Start of DATA PROVIDED

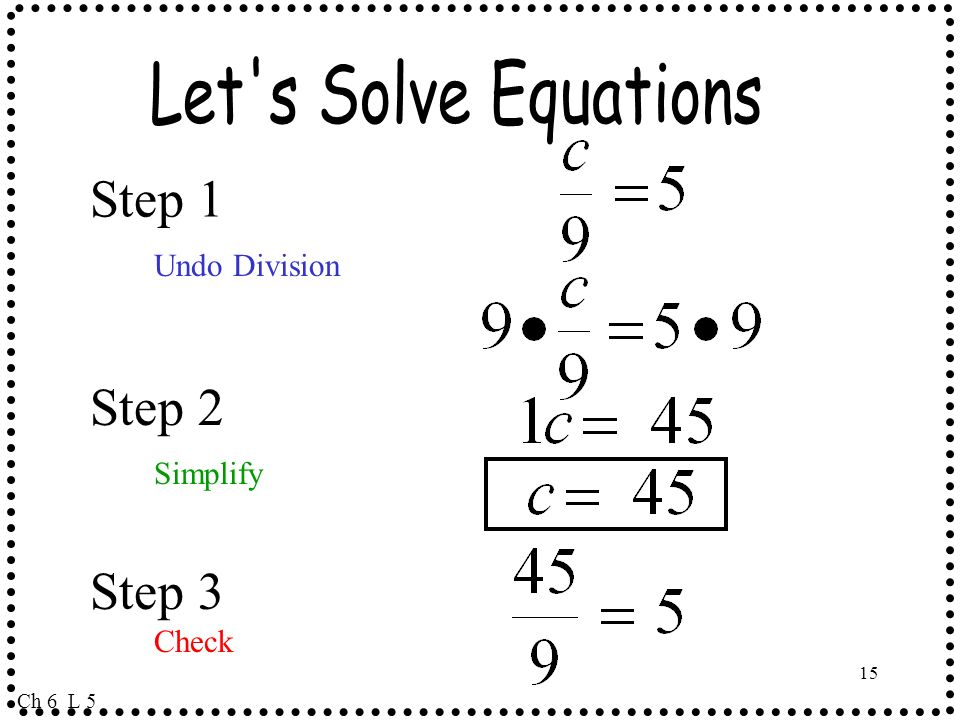 Step 1 Step 2 Step 3 Let s Solve Equations Undo Division Simplify
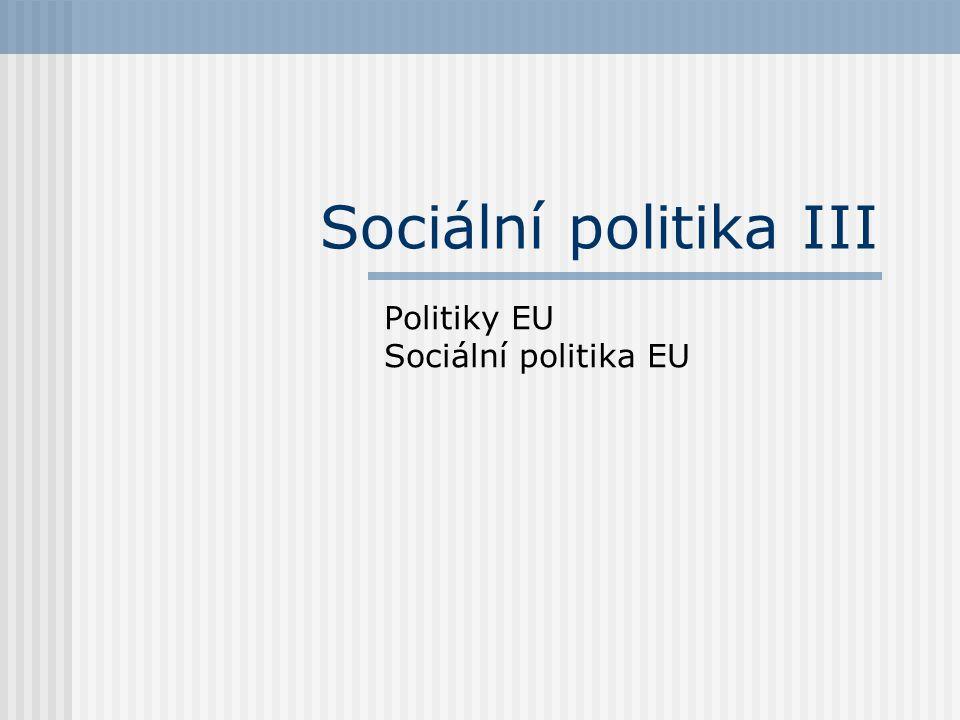 Politiky EU Sociální politika EU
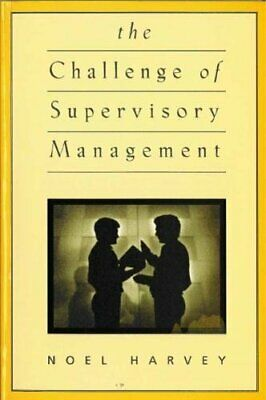 The Challenge of Supervisory Management by Harvey, Noel Paperback Book The Cheap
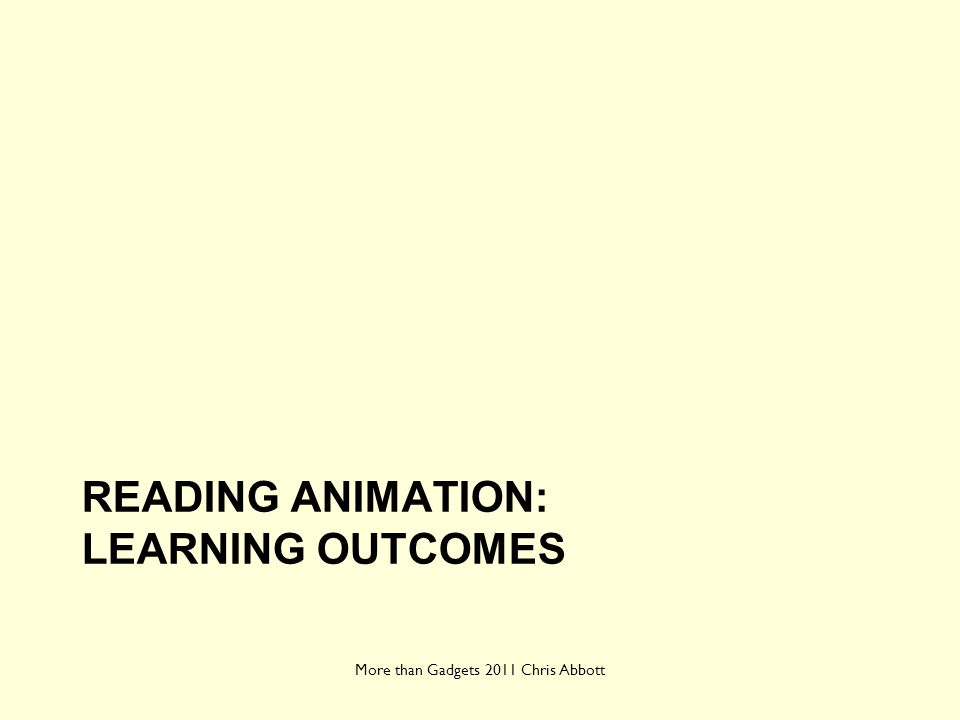 Reading animation: learning outcomes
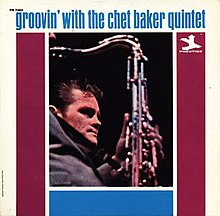 Groovin' with the Chet Baker Quintet.jpg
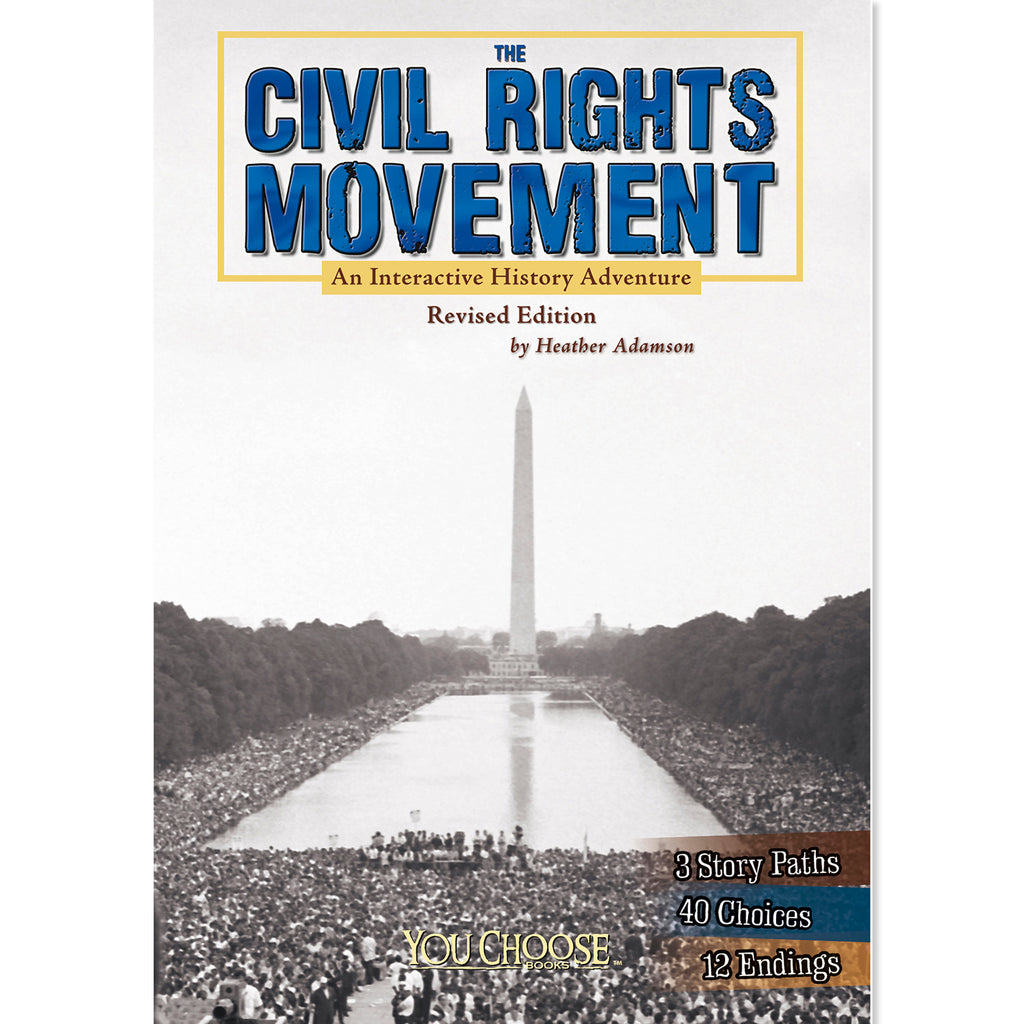 Capstone Publishing The Civil Rights Movement: An Interactive History Adventure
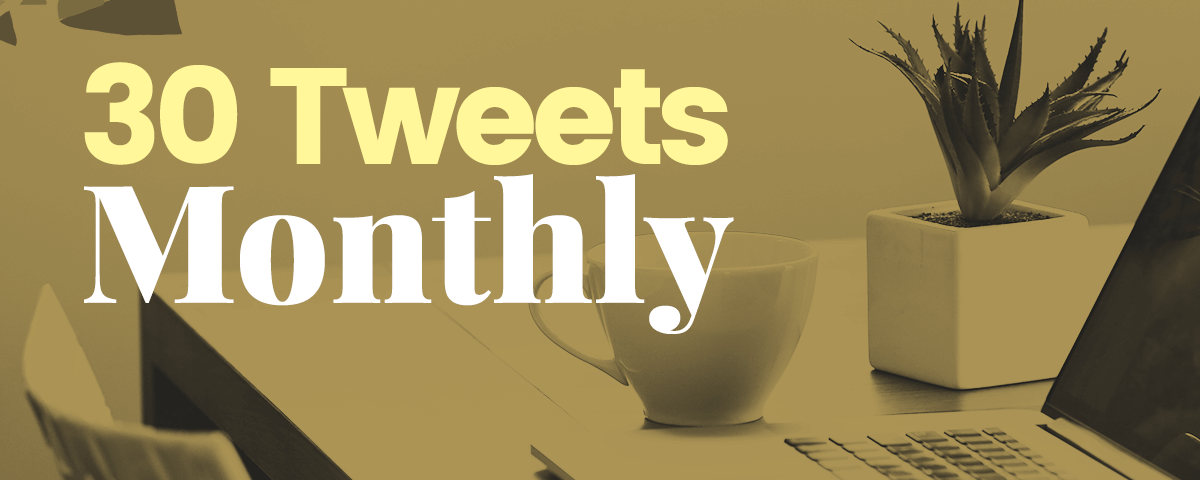 30 Tweets Monthly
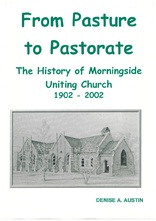 Cover for From Pasture to Pastorate: The History of Morningside Uniting Church 1902-2002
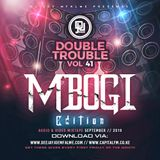 The Double Trouble Mixxtape 2019 Volume 41 Mbogi Edition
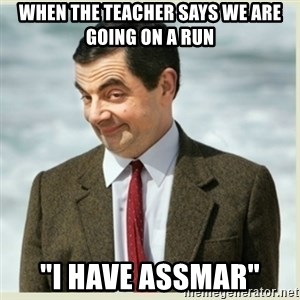 """MR bean - When the teacher says we are going on a run """"I have assmar"""""""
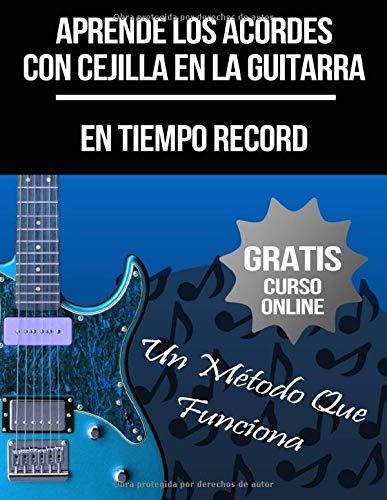Aprende Los Acordes Con Cejilla En La Guitarra: (+ Curso en Vídeo)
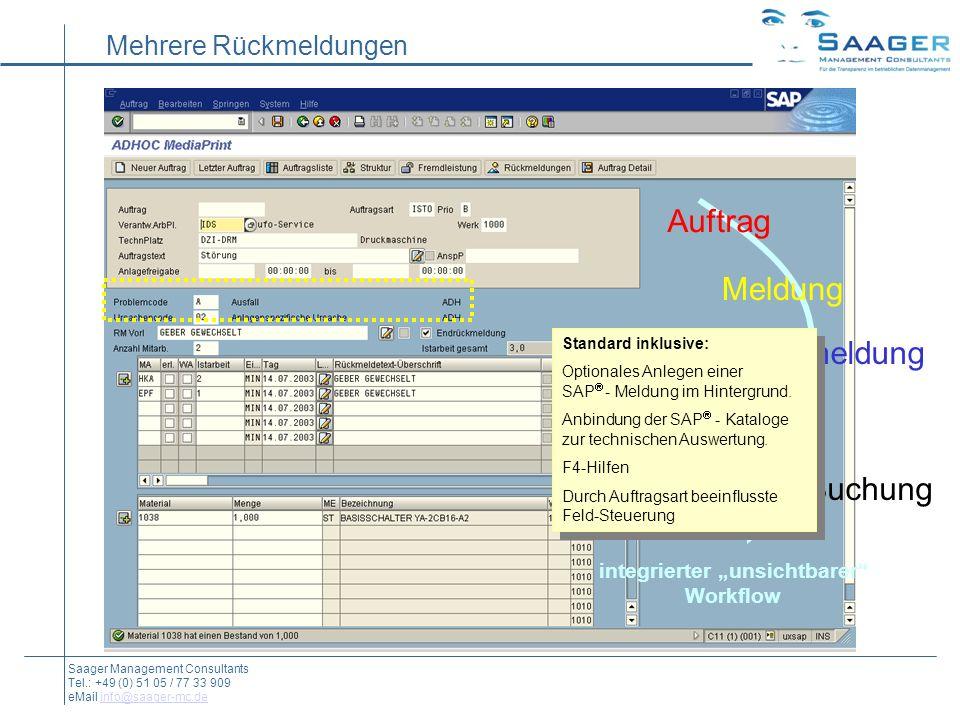 Mehrere Rückmeldungen Auftrag Rückmeldung Material-Buchung integrierter unsichtbarer Workflow Meldung Saager Management Consultants Tel.: +49 (0) 51 05 / 77 33 909 eMail info@saager-mc.deinfo@saager-mc.de Standard inklusive: Optionales Anlegen einer SAP - Meldung im Hintergrund.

End of DATA PROVIDED

Retype, exactly as written, each line from the one containing "Politiky EU Sociální politika EU" through the end of the data above, and leave out every picture.

 Politiky EU Sociální politika EU
 The Challenge of Supervisory Management by Harvey, Noel Paperback Book The Cheap
 Reading animation: learning outcomes
 Groovin' with the Chet Baker Quintet.jpg
 Capstone Publishing The Civil Rights Movement: An Interactive History Adventure
 30 Tweets Monthly
 Cover for From Pasture to Pastorate: The History of Morningside Uniting Church 1902-2002
 The Double Trouble Mixxtape 2019 Volume 41 Mbogi Edition
 """MR bean - When the teacher says we are going on a run """"I have assmar"""""""
Aprende Los Acordes Con Cejilla En La Guitarra: (+ Curso en Vídeo)
 Mehrere Rückmeldungen Auftrag Rückmeldung Material-Buchung integrierter unsichtbarer Workflow Meldung Saager Management Consultants Tel.: +49 (0) 51 05 / 77 33 909 eMail info@saager-mc.deinfo@saager-mc.de Standard inklusive: Optionales Anlegen einer SAP - Meldung im Hintergrund.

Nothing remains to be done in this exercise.